We can see that the results are the same as before: 
```python
tensor([[0.9995, 0.9544, 0.9422, 0.4753, 0.4576, 0.6310],
[0.9544, 1.4950, 1.4754, 0.8434, 0.7070, 1.0865],
[0.9422, 1.4754, 1.4570, 0.8296, 0.7154, 1.0605],
[0.4753, 0.8434, 0.8296, 0.4937, 0.3474, 0.6565],
[0.4576, 0.7070, 0.7154, 0.3474, 0.6654, 0.2935],
[0.6310, 1.0865, 1.0605, 0.6565, 0.2935, 0.9450]])
```

In the second step, we normalize the values ​​in each row so that they sum to 1:

In [11]:
attn_weights = torch.softmax(attn_scores, dim=1)
print(attn_weights)

tensor([[0.2098, 0.2006, 0.1981, 0.1242, 0.1220, 0.1452],
        [0.1385, 0.2379, 0.2333, 0.1240, 0.1082, 0.1581],
        [0.1390, 0.2369, 0.2326, 0.1242, 0.1108, 0.1565],
        [0.1435, 0.2074, 0.2046, 0.1462, 0.1263, 0.1720],
        [0.1526, 0.1958, 0.1975, 0.1367, 0.1879, 0.1295],
        [0.1385, 0.2184, 0.2128, 0.1420, 0.0988, 0.1896]])
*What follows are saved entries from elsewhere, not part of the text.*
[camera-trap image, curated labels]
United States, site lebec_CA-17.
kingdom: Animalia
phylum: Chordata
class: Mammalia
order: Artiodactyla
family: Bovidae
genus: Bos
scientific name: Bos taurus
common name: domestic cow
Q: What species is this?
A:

This returns an attention weight tensor that matches the values ​​shown in Figure 3.10: 
```python
tensor([[0.2098, 0.2006, 0.1981, 0.1242, 0.1220, 0.1452],
[0.1385, 0.2379, 0.2333, 0.1240, 0.1082, 0.1581],
[0.1390, 0.2369, 0.2326, 0.1242, 0.1108, 0.1565],
[0.1435, 0.2074, 0.2046, 0.1462, 0.1263, 0.1720],
[0.1526, 0.1958, 0.1975, 0.1367, 0.1879, 0.1295],
[0.1385, 0.2184, 0.2128, 0.1420, 0.0988, 0.1896]])
```

Before we move on to the third and final step shown in Figure 3.12, let’s simply verify that these rows do indeed add up to 1:

In [12]:
row_2_sum = sum([0.1385, 0.2379, 0.2333, 0.1240, 0.1082, 0.1581])
print("Row 2 sum:", row_2_sum)
print("All row sums:", attn_weights.sum(dim=1))

Row 2 sum: 1.0
All row sums: tensor([1.0000, 1.0000, 1.0000, 1.0000, 1.0000, 1.0000])


The returned result is as follows:
```python
Row 2 sum: 1.0
All row sums: tensor([1.0000, 1.0000, 1.0000, 1.0000, 1.0000, 1.0
```

In the third and final step, we will use these attention weights to generate all the context vectors through matrix multiplication:

In [13]:
all_context_vecs = attn_weights @ inputs
print(all_context_vecs)

tensor([[0.4421, 0.5931, 0.5790],
        [0.4419, 0.6515, 0.5683],
        [0.4431, 0.6496, 0.5671],
        [0.4304, 0.6298, 0.5510],
        [0.4671, 0.5910, 0.5266],
        [0.4177, 0.6503, 0.5645]])


In the resulting output tensor, each row contains a three-dimensional context vector: 
```python
tensor([[0.4421, 0.5931, 0.5790],
[0.4419, 0.6515, 0.5683],
[0.4431, 0.6496, 0.5671],
[0.4304, 0.6298, 0.5510],
[0.4671, 0.5910, 0.5266],
[0.4177, 0.6503, 0.5645]])
```

We can check that the code is correct by comparing the second line with the context vector z(2) we calculated earlier in Section 3.3.1:

In [14]:
print("Previous 2nd context vector:", context_vec_2)

Previous 2nd context vector: tensor([0.4419, 0.6515, 0.5683])


From the result, we can see that the previously calculated context_vec_2 exactly matches the second row in the previous tensor:
```python
Previous 2nd context vector: tensor([0.4419, 0.6515, 0.5683])
```

At this point, we have completed a code demonstration of a simple self-attention mechanism. In the next section, we will add trainable weights to enable the large language model to learn from data and improve its performance on specific tasks.